[START SUPPLIED MATERIAL]

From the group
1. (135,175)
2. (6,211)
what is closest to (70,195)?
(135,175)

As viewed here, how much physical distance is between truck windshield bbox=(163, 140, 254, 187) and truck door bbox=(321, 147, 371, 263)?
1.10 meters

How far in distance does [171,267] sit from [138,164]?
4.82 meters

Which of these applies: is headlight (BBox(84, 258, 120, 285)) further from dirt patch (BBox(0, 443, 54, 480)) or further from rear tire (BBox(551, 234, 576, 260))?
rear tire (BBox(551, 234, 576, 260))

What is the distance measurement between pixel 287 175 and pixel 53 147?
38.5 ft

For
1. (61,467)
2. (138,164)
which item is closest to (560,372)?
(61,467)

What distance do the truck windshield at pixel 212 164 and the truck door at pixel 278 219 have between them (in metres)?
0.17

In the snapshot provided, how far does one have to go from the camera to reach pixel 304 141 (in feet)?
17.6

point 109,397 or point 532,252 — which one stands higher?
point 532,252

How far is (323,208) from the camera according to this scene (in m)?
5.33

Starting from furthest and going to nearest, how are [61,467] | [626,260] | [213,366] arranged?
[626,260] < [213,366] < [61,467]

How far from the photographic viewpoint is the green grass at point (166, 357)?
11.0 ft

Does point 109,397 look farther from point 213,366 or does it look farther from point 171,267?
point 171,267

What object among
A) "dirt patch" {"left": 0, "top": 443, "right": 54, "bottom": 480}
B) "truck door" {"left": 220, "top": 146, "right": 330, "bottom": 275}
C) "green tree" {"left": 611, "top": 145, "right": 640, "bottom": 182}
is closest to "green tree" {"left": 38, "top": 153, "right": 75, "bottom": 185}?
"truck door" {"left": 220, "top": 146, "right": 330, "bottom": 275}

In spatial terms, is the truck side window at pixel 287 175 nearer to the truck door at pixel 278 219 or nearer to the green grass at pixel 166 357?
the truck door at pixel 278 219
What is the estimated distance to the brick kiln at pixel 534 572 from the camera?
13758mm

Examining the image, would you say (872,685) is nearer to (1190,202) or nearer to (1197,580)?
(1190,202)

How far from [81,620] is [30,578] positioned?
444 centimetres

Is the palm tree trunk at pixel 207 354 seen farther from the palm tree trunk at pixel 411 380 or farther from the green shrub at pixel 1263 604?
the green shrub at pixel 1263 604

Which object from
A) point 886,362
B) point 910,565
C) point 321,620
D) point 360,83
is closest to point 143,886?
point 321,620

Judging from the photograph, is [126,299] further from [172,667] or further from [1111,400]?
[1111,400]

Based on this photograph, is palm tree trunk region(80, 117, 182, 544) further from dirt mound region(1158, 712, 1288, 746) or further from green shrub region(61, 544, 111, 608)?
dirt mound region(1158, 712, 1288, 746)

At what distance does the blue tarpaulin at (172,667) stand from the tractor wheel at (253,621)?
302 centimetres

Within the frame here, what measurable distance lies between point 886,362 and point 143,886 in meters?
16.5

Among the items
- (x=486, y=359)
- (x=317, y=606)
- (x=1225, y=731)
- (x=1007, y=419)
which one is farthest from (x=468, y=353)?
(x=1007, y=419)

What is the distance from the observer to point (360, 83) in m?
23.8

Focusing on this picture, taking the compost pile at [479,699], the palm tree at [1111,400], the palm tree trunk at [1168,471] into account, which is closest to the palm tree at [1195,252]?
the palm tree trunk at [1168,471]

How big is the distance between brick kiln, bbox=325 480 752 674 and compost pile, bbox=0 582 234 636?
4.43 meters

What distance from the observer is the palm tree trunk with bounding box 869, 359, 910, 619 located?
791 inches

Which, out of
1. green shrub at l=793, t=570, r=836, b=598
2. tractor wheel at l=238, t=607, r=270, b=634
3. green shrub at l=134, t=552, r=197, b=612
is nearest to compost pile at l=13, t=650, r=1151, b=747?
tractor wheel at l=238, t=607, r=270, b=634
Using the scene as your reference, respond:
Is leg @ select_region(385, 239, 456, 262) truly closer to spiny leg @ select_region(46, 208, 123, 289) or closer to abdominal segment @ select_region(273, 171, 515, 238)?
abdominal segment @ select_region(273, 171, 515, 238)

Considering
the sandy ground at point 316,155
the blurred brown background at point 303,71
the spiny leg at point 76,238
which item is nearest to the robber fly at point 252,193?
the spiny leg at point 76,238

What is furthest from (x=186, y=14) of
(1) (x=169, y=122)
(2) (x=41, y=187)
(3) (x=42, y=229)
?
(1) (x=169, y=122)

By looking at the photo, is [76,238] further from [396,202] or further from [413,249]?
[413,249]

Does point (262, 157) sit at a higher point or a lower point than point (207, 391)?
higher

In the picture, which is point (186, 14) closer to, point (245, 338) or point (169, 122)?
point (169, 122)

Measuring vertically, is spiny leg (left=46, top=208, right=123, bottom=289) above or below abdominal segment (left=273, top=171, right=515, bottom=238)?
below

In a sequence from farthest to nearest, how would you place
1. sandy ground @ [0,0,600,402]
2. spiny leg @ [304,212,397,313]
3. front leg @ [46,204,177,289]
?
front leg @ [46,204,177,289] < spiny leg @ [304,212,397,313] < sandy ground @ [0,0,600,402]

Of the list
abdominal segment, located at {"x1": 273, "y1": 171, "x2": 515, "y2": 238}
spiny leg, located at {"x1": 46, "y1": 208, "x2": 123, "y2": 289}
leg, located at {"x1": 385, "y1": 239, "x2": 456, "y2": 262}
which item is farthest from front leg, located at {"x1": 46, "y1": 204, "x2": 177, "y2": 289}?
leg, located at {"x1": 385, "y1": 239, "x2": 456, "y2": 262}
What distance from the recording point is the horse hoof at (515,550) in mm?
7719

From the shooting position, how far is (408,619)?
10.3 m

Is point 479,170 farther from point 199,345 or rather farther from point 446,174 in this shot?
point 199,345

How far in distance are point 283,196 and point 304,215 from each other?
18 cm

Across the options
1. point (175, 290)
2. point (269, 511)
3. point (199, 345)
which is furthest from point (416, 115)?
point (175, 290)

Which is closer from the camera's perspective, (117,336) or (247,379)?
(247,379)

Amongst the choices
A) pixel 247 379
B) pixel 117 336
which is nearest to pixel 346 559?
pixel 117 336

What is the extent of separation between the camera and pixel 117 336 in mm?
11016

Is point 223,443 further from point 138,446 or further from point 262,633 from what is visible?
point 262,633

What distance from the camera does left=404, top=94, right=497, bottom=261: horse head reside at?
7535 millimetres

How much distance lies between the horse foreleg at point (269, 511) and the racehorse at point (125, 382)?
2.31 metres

[END SUPPLIED MATERIAL]

**AIM:**
Rewrite the listing above as a numbered list, one entry per line, and drop the blank lines.

**OUTPUT OF THE TASK:**
1. From the group
2. 1. (135,175)
3. 2. (6,211)
4. what is closest to (70,195)?
5. (135,175)
6. As viewed here, how much physical distance is between truck windshield bbox=(163, 140, 254, 187) and truck door bbox=(321, 147, 371, 263)?
7. 1.10 meters
8. How far in distance does [171,267] sit from [138,164]?
9. 4.82 meters
10. Which of these applies: is headlight (BBox(84, 258, 120, 285)) further from dirt patch (BBox(0, 443, 54, 480)) or further from rear tire (BBox(551, 234, 576, 260))?
11. rear tire (BBox(551, 234, 576, 260))
12. What is the distance measurement between pixel 287 175 and pixel 53 147?
13. 38.5 ft
14. For
15. 1. (61,467)
16. 2. (138,164)
17. which item is closest to (560,372)?
18. (61,467)
19. What distance do the truck windshield at pixel 212 164 and the truck door at pixel 278 219 have between them (in metres)?
20. 0.17
21. In the snapshot provided, how far does one have to go from the camera to reach pixel 304 141 (in feet)?
22. 17.6
23. point 109,397 or point 532,252 — which one stands higher?
24. point 532,252
25. How far is (323,208) from the camera according to this scene (in m)?
26. 5.33
27. Starting from furthest and going to nearest, how are [61,467] | [626,260] | [213,366] arranged?
28. [626,260] < [213,366] < [61,467]
29. How far from the photographic viewpoint is the green grass at point (166, 357)?
30. 11.0 ft
31. Does point 109,397 look farther from point 213,366 or does it look farther from point 171,267?
32. point 171,267
33. What object among
34. A) "dirt patch" {"left": 0, "top": 443, "right": 54, "bottom": 480}
35. B) "truck door" {"left": 220, "top": 146, "right": 330, "bottom": 275}
36. C) "green tree" {"left": 611, "top": 145, "right": 640, "bottom": 182}
37. is closest to "green tree" {"left": 38, "top": 153, "right": 75, "bottom": 185}?
38. "truck door" {"left": 220, "top": 146, "right": 330, "bottom": 275}
39. In spatial terms, is the truck side window at pixel 287 175 nearer to the truck door at pixel 278 219 or nearer to the green grass at pixel 166 357?
40. the truck door at pixel 278 219
41. What is the estimated distance to the brick kiln at pixel 534 572 from the camera?
42. 13758mm
43. Examining the image, would you say (872,685) is nearer to (1190,202) or nearer to (1197,580)?
44. (1190,202)
45. How far from [81,620] is [30,578] positioned?
46. 444 centimetres
47. Is the palm tree trunk at pixel 207 354 seen farther from the palm tree trunk at pixel 411 380 or farther from the green shrub at pixel 1263 604?
48. the green shrub at pixel 1263 604
49. Which object from
50. A) point 886,362
51. B) point 910,565
52. C) point 321,620
53. D) point 360,83
54. is closest to point 143,886?
55. point 321,620
56. Judging from the photograph, is [126,299] further from [172,667] or further from [1111,400]?
57. [1111,400]
58. Based on this photograph, is palm tree trunk region(80, 117, 182, 544) further from dirt mound region(1158, 712, 1288, 746) or further from green shrub region(61, 544, 111, 608)?
59. dirt mound region(1158, 712, 1288, 746)
60. At what distance does the blue tarpaulin at (172,667) stand from the tractor wheel at (253,621)?
61. 302 centimetres
62. Within the frame here, what measurable distance lies between point 886,362 and point 143,886 in meters?
63. 16.5
64. Among the items
65. - (x=486, y=359)
66. - (x=317, y=606)
67. - (x=1225, y=731)
68. - (x=1007, y=419)
69. which one is farthest from (x=468, y=353)?
70. (x=1007, y=419)
71. What is the distance from the observer to point (360, 83) in m?
72. 23.8
73. Focusing on this picture, taking the compost pile at [479,699], the palm tree at [1111,400], the palm tree trunk at [1168,471] into account, which is closest to the palm tree at [1195,252]?
74. the palm tree trunk at [1168,471]
75. How big is the distance between brick kiln, bbox=325 480 752 674 and compost pile, bbox=0 582 234 636?
76. 4.43 meters
77. What distance from the observer is the palm tree trunk with bounding box 869, 359, 910, 619 located?
78. 791 inches
79. Which, out of
80. 1. green shrub at l=793, t=570, r=836, b=598
81. 2. tractor wheel at l=238, t=607, r=270, b=634
82. 3. green shrub at l=134, t=552, r=197, b=612
83. is nearest to compost pile at l=13, t=650, r=1151, b=747?
84. tractor wheel at l=238, t=607, r=270, b=634
85. Using the scene as your reference, respond:
86. Is leg @ select_region(385, 239, 456, 262) truly closer to spiny leg @ select_region(46, 208, 123, 289) or closer to abdominal segment @ select_region(273, 171, 515, 238)?
87. abdominal segment @ select_region(273, 171, 515, 238)
88. Considering
89. the sandy ground at point 316,155
90. the blurred brown background at point 303,71
91. the spiny leg at point 76,238
92. which item is nearest to the robber fly at point 252,193?
93. the spiny leg at point 76,238
94. What is furthest from (x=186, y=14) of
95. (1) (x=169, y=122)
96. (2) (x=41, y=187)
97. (3) (x=42, y=229)
98. ?
99. (1) (x=169, y=122)
100. By looking at the photo, is [76,238] further from [396,202] or further from [413,249]?
101. [413,249]
102. Does point (262, 157) sit at a higher point or a lower point than point (207, 391)?
103. higher
104. In the picture, which is point (186, 14) closer to, point (245, 338) or point (169, 122)?
105. point (169, 122)
106. Measuring vertically, is spiny leg (left=46, top=208, right=123, bottom=289) above or below abdominal segment (left=273, top=171, right=515, bottom=238)?
107. below
108. In a sequence from farthest to nearest, how would you place
109. 1. sandy ground @ [0,0,600,402]
110. 2. spiny leg @ [304,212,397,313]
111. 3. front leg @ [46,204,177,289]
112. ?
113. front leg @ [46,204,177,289] < spiny leg @ [304,212,397,313] < sandy ground @ [0,0,600,402]
114. Of the list
115. abdominal segment, located at {"x1": 273, "y1": 171, "x2": 515, "y2": 238}
116. spiny leg, located at {"x1": 46, "y1": 208, "x2": 123, "y2": 289}
117. leg, located at {"x1": 385, "y1": 239, "x2": 456, "y2": 262}
118. which item is farthest from front leg, located at {"x1": 46, "y1": 204, "x2": 177, "y2": 289}?
119. leg, located at {"x1": 385, "y1": 239, "x2": 456, "y2": 262}
120. What distance from the recording point is the horse hoof at (515,550) in mm?
121. 7719
122. From the shooting position, how far is (408,619)?
123. 10.3 m
124. Is point 479,170 farther from point 199,345 or rather farther from point 446,174 in this shot?
125. point 199,345
126. How far in distance are point 283,196 and point 304,215 from each other?
127. 18 cm
128. Across the options
129. 1. point (175, 290)
130. 2. point (269, 511)
131. 3. point (199, 345)
132. which is furthest from point (416, 115)?
133. point (175, 290)
134. Which is closer from the camera's perspective, (117,336) or (247,379)?
135. (247,379)
136. Amongst the choices
137. A) pixel 247 379
138. B) pixel 117 336
139. which is nearest to pixel 346 559?
140. pixel 117 336
141. What is the extent of separation between the camera and pixel 117 336 in mm?
142. 11016
143. Is point 223,443 further from point 138,446 or further from point 262,633 from what is visible?
144. point 262,633
145. What distance from the camera does left=404, top=94, right=497, bottom=261: horse head reside at?
146. 7535 millimetres
147. How much distance lies between the horse foreleg at point (269, 511) and the racehorse at point (125, 382)?
148. 2.31 metres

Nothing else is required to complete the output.